This study is currently recruiting patients

Verified by Hadassah Medical Organization December 2005

Sponsors and Collaborators: Hadassah Medical Organization
Gaba International AG
Information provided by: Hadassah Medical Organization
ClinicalTrials.gov Identifier: NCT00268138


The objective of this phase IV study: to establish the efficacy of elmex gel with a fluoride concentration of 1.25% compared with placebo by determining prevention of white spot lesions in patients wearing fixed orthodontic appliances.
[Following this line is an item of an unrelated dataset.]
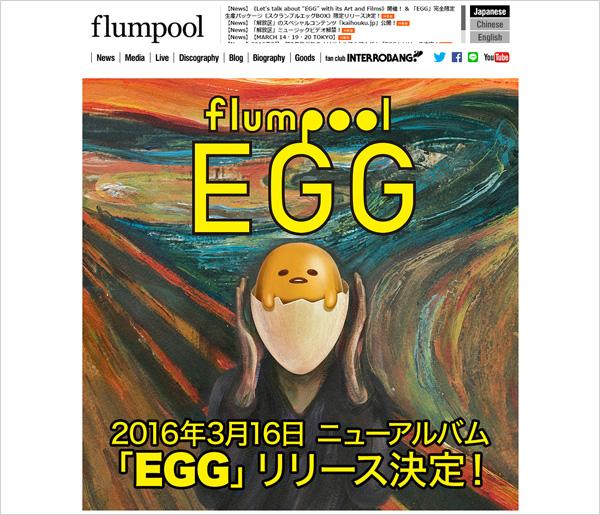 flumpool,ぐでたま,EGG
Condition Intervention Phase
Dental Caries Drug: Elmex gel
Phase IV

Study Type: Interventional
Study Design: Prevention, Randomized, Double-Blind, Placebo Control, Parallel Assignment, Safety/Efficacy Study

Official Title: Phase 4 Study Prevention of Incipient Carious Lesions (White Spot Lesions) in Patients With Fixed Orthodontic Appliances Following the Application of Elmex Gel

Further study details as provided by Hadassah Medical Organization:
Primary Outcomes: time and frequency of visually detected WSL (white spot lesions)
Secondary Outcomes: mineral loss according to QLF readings; Frequency and chronoloy of WSL
Expected Total Enrollment:  314

Study start: April 2006;  Expected completion: December 2009
Last follow-up: December 2009;  Data entry closure: December 2009

314 healthy subjects undergoing orthodontic treatment will be examined. follow up will take place from bonding the appliance till debonding, at least 12 months and no more than 30 months.

tooth brushing with product (test product or control) once per week during the entire study.

4 times a year additional tray application of test product or control. subjects wiil clean their teeth with the toothpaste they usually use during the entire study.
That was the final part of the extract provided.